Professor Laurie Zoloth holds the Margaret E. Burton Chair of Religion and Ethics at the University of Chicago, where she has served as Dean of the Divinity School and Senior Advisor to the Provost on Social Ethics. She has a distinguished career as a bioethicist and scholar of Jewish ethics, writing or editing 10 books, and over 350 articles. She was both President of the American Academy of Religion and President of the American Society for Bioethics and Humanities, receiving its Distinguished Service Award in 2007. She was a co-founder of the Society for Jewish Ethics and founding chair of the HHMI Bioethics Board. She served on the NASA National Advisory Council, for which she received the NASA National Public Service Award and where she currently serves on the NASA Bioethics Board. She has served as an ethicist for the CDC and the NIH, including service on the Recombinant DNA Advisory Board.

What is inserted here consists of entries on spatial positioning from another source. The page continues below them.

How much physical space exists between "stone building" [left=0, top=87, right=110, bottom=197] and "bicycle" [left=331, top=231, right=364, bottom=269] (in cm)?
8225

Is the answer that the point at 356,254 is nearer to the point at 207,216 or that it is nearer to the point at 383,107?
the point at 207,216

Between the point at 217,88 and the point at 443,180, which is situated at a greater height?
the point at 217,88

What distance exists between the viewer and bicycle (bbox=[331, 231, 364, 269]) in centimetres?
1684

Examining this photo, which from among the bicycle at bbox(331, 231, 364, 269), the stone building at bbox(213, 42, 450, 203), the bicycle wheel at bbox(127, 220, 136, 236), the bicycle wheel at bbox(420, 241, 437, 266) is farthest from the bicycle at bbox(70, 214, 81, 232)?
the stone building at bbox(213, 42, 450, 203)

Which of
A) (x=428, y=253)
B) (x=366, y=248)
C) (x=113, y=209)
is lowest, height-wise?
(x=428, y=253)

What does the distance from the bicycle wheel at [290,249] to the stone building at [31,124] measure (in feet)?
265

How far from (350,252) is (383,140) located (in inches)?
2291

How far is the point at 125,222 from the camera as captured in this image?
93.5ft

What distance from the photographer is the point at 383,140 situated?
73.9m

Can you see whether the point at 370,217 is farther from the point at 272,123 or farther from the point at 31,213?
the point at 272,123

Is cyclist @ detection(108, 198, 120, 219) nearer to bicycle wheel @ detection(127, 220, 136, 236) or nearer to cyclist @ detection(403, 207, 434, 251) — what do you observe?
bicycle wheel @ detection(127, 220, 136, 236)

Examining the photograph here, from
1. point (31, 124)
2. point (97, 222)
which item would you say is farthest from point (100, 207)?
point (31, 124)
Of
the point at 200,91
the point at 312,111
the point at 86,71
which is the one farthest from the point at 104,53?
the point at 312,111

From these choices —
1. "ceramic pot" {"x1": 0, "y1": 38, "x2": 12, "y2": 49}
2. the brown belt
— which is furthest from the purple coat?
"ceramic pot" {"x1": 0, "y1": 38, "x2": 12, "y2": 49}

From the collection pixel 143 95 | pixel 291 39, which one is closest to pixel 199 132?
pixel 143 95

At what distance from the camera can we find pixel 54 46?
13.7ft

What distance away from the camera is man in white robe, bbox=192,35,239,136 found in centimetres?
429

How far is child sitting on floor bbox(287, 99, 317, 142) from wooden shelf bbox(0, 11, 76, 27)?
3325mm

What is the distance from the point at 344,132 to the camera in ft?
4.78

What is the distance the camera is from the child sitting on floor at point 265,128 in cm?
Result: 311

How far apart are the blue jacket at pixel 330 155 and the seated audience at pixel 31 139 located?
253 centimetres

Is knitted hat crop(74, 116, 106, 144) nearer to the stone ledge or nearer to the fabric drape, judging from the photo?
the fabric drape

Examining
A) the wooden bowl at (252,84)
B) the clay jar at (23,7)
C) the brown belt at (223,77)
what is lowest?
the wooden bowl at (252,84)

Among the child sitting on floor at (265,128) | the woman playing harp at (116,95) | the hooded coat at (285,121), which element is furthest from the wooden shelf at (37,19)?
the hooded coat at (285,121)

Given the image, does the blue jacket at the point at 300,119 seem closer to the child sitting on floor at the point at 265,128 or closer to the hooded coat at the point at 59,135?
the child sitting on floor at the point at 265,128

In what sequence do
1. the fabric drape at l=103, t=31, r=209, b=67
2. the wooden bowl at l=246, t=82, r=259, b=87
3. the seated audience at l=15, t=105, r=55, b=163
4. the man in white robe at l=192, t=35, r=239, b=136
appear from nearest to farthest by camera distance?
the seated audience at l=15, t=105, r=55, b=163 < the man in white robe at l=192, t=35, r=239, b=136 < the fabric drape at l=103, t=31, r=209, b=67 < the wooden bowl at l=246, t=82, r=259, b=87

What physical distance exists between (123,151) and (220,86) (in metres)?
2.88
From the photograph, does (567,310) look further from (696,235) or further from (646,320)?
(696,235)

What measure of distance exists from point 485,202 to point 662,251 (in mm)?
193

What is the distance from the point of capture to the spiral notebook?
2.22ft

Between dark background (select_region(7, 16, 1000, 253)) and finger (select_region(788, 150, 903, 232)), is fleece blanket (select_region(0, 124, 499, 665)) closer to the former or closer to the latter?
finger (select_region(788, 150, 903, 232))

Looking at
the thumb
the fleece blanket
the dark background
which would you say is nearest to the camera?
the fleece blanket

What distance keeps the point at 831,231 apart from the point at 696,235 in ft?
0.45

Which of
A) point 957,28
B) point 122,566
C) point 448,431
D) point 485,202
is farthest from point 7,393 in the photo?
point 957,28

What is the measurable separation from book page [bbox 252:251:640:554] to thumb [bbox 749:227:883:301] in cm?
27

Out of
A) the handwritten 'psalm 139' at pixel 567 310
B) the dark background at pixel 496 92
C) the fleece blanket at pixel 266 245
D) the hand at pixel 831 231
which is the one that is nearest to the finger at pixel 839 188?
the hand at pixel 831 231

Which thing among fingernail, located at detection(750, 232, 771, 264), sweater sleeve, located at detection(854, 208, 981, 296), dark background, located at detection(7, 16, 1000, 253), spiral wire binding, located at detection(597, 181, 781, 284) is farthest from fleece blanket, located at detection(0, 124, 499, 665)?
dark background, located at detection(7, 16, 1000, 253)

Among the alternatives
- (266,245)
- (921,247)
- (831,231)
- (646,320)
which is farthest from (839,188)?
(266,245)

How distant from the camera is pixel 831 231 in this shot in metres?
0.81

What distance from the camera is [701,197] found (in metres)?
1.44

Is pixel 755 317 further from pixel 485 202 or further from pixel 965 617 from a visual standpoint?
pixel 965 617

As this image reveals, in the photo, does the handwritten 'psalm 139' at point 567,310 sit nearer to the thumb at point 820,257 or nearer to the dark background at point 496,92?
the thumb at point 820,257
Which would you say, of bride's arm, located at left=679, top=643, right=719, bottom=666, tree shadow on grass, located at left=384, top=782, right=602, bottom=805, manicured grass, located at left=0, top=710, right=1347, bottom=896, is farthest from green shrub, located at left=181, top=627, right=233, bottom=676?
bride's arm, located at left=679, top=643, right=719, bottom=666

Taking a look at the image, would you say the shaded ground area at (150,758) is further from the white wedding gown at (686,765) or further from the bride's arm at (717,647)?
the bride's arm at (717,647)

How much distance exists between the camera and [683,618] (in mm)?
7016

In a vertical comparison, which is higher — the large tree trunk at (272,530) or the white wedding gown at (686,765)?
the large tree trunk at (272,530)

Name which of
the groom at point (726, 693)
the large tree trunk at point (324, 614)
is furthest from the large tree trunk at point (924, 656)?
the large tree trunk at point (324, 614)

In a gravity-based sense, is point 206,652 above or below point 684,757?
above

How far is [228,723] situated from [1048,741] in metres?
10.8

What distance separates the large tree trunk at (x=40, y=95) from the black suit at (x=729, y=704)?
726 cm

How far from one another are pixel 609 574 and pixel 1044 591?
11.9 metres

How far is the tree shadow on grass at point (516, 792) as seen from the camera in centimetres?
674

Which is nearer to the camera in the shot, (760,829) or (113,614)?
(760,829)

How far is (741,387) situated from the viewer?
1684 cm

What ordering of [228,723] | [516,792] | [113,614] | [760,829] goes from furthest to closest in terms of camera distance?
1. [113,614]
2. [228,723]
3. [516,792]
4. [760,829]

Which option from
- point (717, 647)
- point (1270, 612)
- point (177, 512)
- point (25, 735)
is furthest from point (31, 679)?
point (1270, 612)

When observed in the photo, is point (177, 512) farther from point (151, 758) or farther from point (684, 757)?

Her honors include the Graduate Theological Union’s alumna of the year, an honorary doctorate from the American Jewish University, the Engelhardt Award in Bioethics and the Borsch-Rast Book Award in Religion. She is an elected Fellow of the Hastings Center and a Life Member of Clare Hall, University of Cambridge. Her most recent books are Second Texts and Second Opinions: Essays toward a Jewish Bioethics and Ethics for the Coming Storm: Climate Change and Jewish Thought, both from Oxford University Press, and May We Make the World?: Gene Drives, Malaria, and the Future of Nature, from MIT.